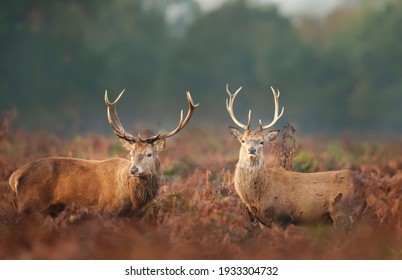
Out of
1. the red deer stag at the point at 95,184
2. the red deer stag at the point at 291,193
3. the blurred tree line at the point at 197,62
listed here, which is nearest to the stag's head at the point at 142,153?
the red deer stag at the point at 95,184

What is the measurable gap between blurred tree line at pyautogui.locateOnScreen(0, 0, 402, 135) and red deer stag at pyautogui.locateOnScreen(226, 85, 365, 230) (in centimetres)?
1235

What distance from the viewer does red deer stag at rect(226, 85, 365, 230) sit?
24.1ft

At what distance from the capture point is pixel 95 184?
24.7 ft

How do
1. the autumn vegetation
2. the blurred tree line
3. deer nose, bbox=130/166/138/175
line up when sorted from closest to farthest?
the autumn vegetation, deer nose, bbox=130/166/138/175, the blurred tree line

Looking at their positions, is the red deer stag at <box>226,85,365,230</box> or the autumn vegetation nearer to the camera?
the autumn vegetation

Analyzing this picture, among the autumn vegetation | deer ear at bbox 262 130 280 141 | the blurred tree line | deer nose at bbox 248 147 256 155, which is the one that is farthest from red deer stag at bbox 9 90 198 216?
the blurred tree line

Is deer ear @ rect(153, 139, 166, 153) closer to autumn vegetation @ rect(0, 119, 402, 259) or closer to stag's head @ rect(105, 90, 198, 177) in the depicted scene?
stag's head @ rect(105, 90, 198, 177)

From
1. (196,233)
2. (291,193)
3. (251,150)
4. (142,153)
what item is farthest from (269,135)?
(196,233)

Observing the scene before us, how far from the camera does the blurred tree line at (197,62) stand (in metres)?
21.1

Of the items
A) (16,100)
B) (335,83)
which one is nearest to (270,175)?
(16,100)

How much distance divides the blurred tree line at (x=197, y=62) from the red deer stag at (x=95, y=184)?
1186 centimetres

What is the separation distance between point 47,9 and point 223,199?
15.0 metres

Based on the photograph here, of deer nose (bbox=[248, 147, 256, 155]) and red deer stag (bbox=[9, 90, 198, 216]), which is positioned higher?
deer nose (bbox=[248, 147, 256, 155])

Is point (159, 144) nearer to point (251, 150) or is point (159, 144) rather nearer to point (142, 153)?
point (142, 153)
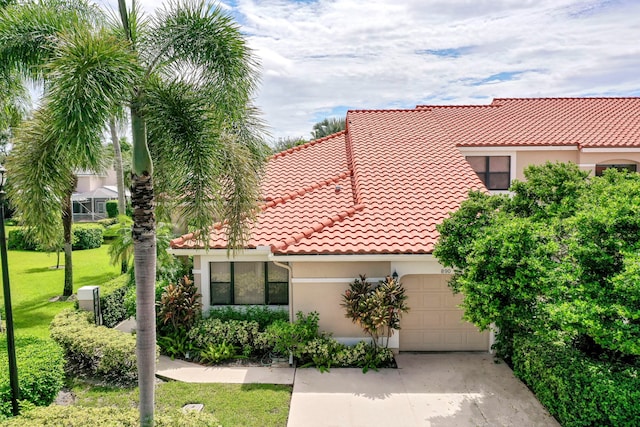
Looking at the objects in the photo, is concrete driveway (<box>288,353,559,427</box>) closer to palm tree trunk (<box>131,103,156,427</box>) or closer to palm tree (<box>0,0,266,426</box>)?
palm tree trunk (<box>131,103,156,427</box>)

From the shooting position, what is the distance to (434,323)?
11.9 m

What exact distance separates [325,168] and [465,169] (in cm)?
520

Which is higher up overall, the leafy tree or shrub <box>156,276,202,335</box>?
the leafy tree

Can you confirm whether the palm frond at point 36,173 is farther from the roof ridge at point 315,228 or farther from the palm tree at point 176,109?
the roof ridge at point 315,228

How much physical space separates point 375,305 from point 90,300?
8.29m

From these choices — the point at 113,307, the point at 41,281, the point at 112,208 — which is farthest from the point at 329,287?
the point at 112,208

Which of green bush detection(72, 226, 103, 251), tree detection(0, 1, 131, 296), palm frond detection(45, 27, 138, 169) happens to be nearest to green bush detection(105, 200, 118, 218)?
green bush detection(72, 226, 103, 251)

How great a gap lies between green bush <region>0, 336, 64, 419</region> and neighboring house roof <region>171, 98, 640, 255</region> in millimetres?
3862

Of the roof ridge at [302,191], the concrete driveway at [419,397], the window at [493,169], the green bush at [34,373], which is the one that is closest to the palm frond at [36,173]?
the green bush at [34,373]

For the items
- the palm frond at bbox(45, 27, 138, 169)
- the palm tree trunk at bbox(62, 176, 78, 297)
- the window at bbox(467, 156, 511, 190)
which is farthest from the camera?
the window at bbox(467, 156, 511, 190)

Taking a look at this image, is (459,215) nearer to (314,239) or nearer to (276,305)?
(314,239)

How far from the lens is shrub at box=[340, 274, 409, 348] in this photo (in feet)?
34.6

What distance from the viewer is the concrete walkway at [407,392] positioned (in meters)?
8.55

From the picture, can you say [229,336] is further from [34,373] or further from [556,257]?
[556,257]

WHAT YOU WILL DO »
Lay out the data above, from its start through the line containing "the autumn vegetation, deer", as a Markdown table with the columns Row and Line, one numbered row per line. Skip blank lines and leave the pictures out.

CORRECT RESULT »
| Row | Line |
|---|---|
| 1 | Out of |
| 2 | 1. the red deer stag at the point at 95,184 |
| 3 | 2. the red deer stag at the point at 291,193 |
| 4 | 3. the blurred tree line at the point at 197,62 |
| 5 | listed here, which is nearest to the stag's head at the point at 142,153? |
| 6 | the red deer stag at the point at 95,184 |
| 7 | What is the measurable gap between blurred tree line at pyautogui.locateOnScreen(0, 0, 402, 135) and red deer stag at pyautogui.locateOnScreen(226, 85, 365, 230) (in centimetres)? |
| 8 | 1235 |
| 9 | What distance from the viewer does red deer stag at rect(226, 85, 365, 230) sit? |
| 10 | 24.1ft |
| 11 | At what distance from the capture point is pixel 95 184? |
| 12 | 24.7 ft |
| 13 | How do |
| 14 | 1. the autumn vegetation |
| 15 | 2. the blurred tree line |
| 16 | 3. deer nose, bbox=130/166/138/175 |
| 17 | line up when sorted from closest to farthest? |
| 18 | the autumn vegetation, deer nose, bbox=130/166/138/175, the blurred tree line |